Sunday, December 20, 2015

073 Christmas recipes redux



Christmas Recipes over the Years


After researching the most liked and disliked foods on the table for Christmas, I am a bit amazed that there are so many  surviving baby boomers.  The rich foods and the quantity of foods we consume over the holiday season are staggering.  We probably all have clogged arteries and weigh at least ten pounds too much.  And, of course, it was all the fault of our mothers! It’s always the mother’s fault!

The most favored foods you can guess – turkey, dressing, mashed potatoes, gravy and that daggone green bean casserole that was created in the 


Campbell’s test kitchen in New Jersey for a way to market mushroom soup!

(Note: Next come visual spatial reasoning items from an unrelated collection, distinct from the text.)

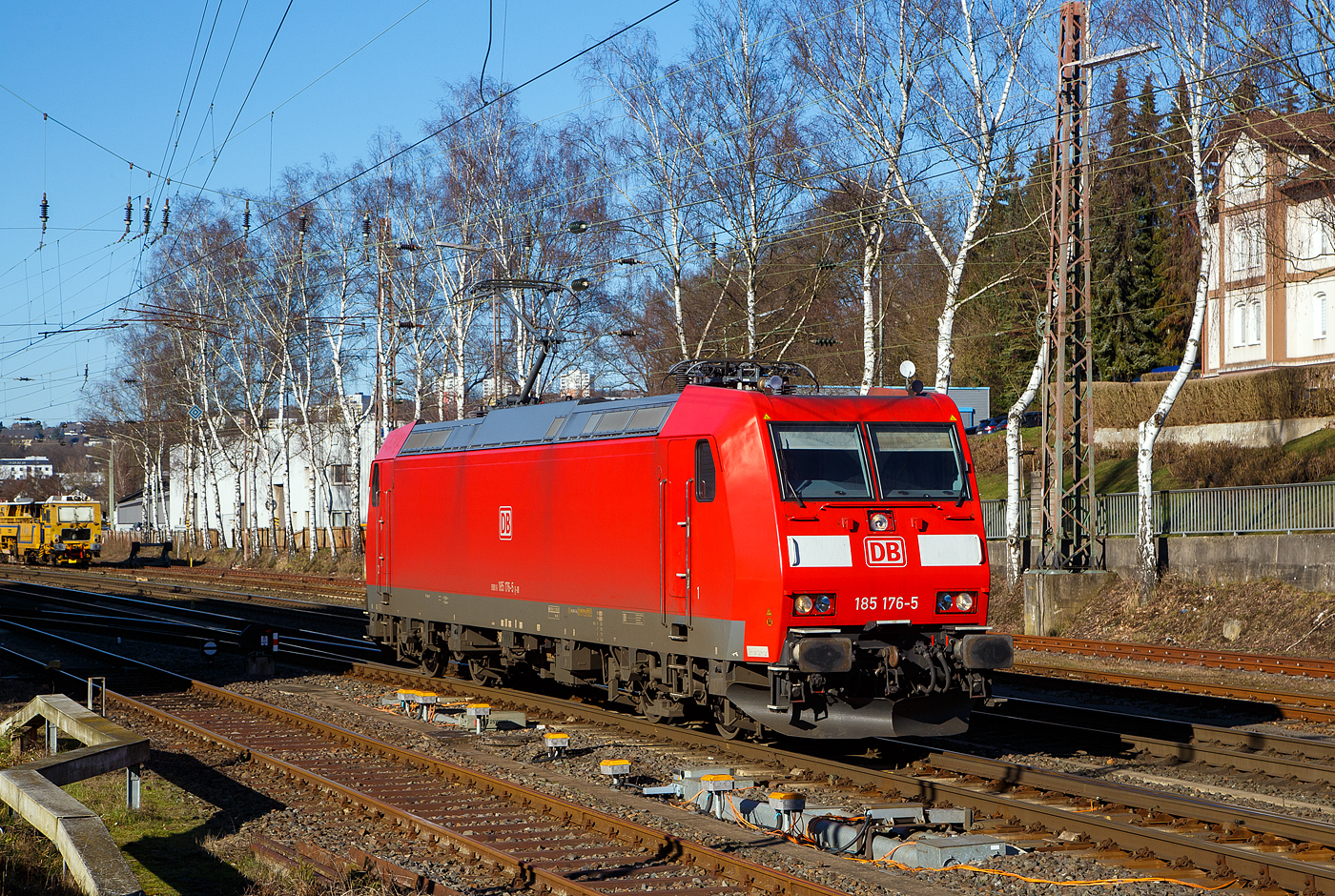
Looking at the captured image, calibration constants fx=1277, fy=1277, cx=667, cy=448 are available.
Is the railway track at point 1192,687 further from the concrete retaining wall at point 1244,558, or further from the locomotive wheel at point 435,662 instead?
the locomotive wheel at point 435,662

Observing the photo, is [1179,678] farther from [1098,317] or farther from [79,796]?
[1098,317]

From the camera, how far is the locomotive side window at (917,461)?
1220 cm

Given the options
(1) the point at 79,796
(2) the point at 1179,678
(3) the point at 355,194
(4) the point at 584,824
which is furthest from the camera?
(3) the point at 355,194

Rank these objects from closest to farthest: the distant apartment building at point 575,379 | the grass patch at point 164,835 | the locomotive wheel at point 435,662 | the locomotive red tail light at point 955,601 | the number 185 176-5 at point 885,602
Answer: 1. the grass patch at point 164,835
2. the number 185 176-5 at point 885,602
3. the locomotive red tail light at point 955,601
4. the locomotive wheel at point 435,662
5. the distant apartment building at point 575,379

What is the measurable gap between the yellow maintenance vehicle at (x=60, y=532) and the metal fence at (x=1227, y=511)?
46.3m

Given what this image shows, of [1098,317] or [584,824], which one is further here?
[1098,317]

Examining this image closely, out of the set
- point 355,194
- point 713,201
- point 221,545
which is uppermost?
point 355,194

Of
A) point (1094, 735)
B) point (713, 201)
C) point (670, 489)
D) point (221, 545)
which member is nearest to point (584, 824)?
point (670, 489)

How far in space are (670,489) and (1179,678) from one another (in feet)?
30.2

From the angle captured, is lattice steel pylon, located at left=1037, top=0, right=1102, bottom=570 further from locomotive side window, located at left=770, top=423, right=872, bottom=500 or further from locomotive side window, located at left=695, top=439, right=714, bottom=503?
locomotive side window, located at left=695, top=439, right=714, bottom=503

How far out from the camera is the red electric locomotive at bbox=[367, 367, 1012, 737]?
11.5 m

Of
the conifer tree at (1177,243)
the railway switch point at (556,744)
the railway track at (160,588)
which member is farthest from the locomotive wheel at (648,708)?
the railway track at (160,588)

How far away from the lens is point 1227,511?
24.2 metres

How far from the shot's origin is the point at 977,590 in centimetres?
1212
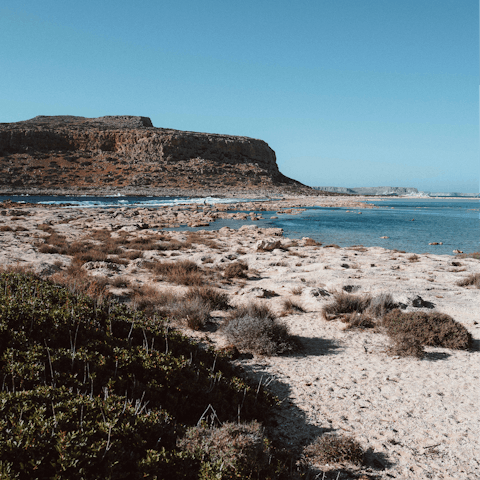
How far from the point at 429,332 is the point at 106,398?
608 cm

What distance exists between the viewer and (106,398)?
10.2 feet

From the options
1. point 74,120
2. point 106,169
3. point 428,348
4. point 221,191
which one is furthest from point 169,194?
point 428,348

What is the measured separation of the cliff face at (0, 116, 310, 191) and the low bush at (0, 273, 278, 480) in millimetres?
77605

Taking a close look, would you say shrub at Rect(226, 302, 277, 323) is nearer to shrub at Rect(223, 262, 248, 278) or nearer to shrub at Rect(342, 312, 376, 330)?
shrub at Rect(342, 312, 376, 330)

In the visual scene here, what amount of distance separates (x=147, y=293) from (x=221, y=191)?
244 ft

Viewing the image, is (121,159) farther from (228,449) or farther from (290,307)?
(228,449)

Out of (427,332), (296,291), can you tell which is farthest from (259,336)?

Ironic and iconic.

Here is the list of most unpopular holiday foods: Brussel sprouts, tofu, oysters, mushrooms, red cabbage/sauerkraut, heavy-handed use of garlic (on what???), fruit cake, and plum pudding.  

With the exception of tofu, all of these made an appearance some time or other at our house.  I need to add one more item to the list.  One year we went to Connecticut for the holidays.  At the table, I served myself a large helping of what I thought to be mashed potatoes…NO, TURNIPS!!  So not on my top 10 list.  

Another year, we had dinner at a relative’s home--and there it was--a tofurkey!! 
Nope, didn’t try it.  

A typical Christmas dinner at our house was turkey, country ham, mashed potatoes, gravy, and some very weird stuffing recipe (thank goodness, for Stove Top), green beans, peas, squash casserole, and 
sometimes a sweet potato casserole with brown sugar and some “pretty fruit” on top, cranberry sauce (homemade with lemon or orange zest--awful), some sort of Jello salad mold, rolls, butter!  THEN, for dessert there were several kinds of pies (apple, pecan, and maybe mince) with ice cream or bourbon sauce (I am rolling my eyes and shaking my head--nasty stuff) and a platter of cookies and candies.



My plate was mashed potatoes  with a gravy swimming pool and a spoonful of peas for the swimmers. I still like peas in my pool! Maybe six green beans if coerced. 
That’s it.  

I much preferred the cold turkey sandwich and a Coke after everyone had gone home.  Yep, that’s me – Ms. Scrooge. 

Along with all this food came all the relatives.  We lived in a large 1850s house with plenty of room (according to my parents).  There was a children’s table as well set up in the TV room. However, as we all know, the children who have not seen their cousins in a year don’t want to sit with these strangers but rather with their parents.  OH, PEACE AND JOY!!  Or WHINE AND IGNORE! And, for the most part, until tears, we were ignored or told to go “back to the TV room.”       

[A typical Max action, but not Max]
Let’s mention--Ta Da: Tryptophan!  Yea!  Thank goodness for tryptophan.  Yes, it is in the turkey, but also we ate all those carbs-producing melatonin.  And, just perhaps, a bit of overeating and some alcohol added in.  Yes, please enjoy your Christmas dinner, then go home, and take a nap.  I want to read my new Christmas present books, anyway!

Just for fun, l reviewed a whole lot of websites and old cookbooks of my grandmother to see what has been popular over the years.  Picture this:  1947 – The White House.  Mrs. Truman served tomato consommé, olives, turkey with chestnut dressing, giblet gravy, cranberry jelly, mashed potatoes, asparagus, plum pudding and assorted nuts and candies. Not much changed for nearly a decade – broccoli replaced the asparagus and oyster stuffing instead of chestnut. 

There must have been some sort of rebellion in the 1960s.  We move from turkey to duckling with orange stuffing, wild rice, a Jello fruit wreath.  In 1960, the most popular menu was roast beef with roast potatoes, green bean casserole, apple salad (?), and French fried onion rings.  Dessert was a holiday decorated cake and coffee.

In 1975, (getting ready for the Bicentennial, I think), came roast goose with onion dressing, braised chestnuts, applesauce, green bean casserole, cranberry/pecan molded salad, and plum pudding.   

The 1980s and 1990s became more casual.  The hostess does a turkey (or alternative meat) and all the guests bring a potluck side dish or dessert. 

Entertaining myself by flipping through the magazines at the grocery store checkout line, I learned both the traditional turkey and “ all the fixings” are equally as popular as newer alternatives based on one’s tastes and culture.  Essentially, anything goes.  Maybe the idea of being with family and friends has overshadowed being in the kitchen for days!

So, here’s to your Christmas feast and your nap!  Be safe, stay healthy, and enjoy the holidays.

Glenne       


P.S.  How about some ground- up Xanax in the gravy for a really mellow Christmas evening? Okay, never mind!  Just a random thought!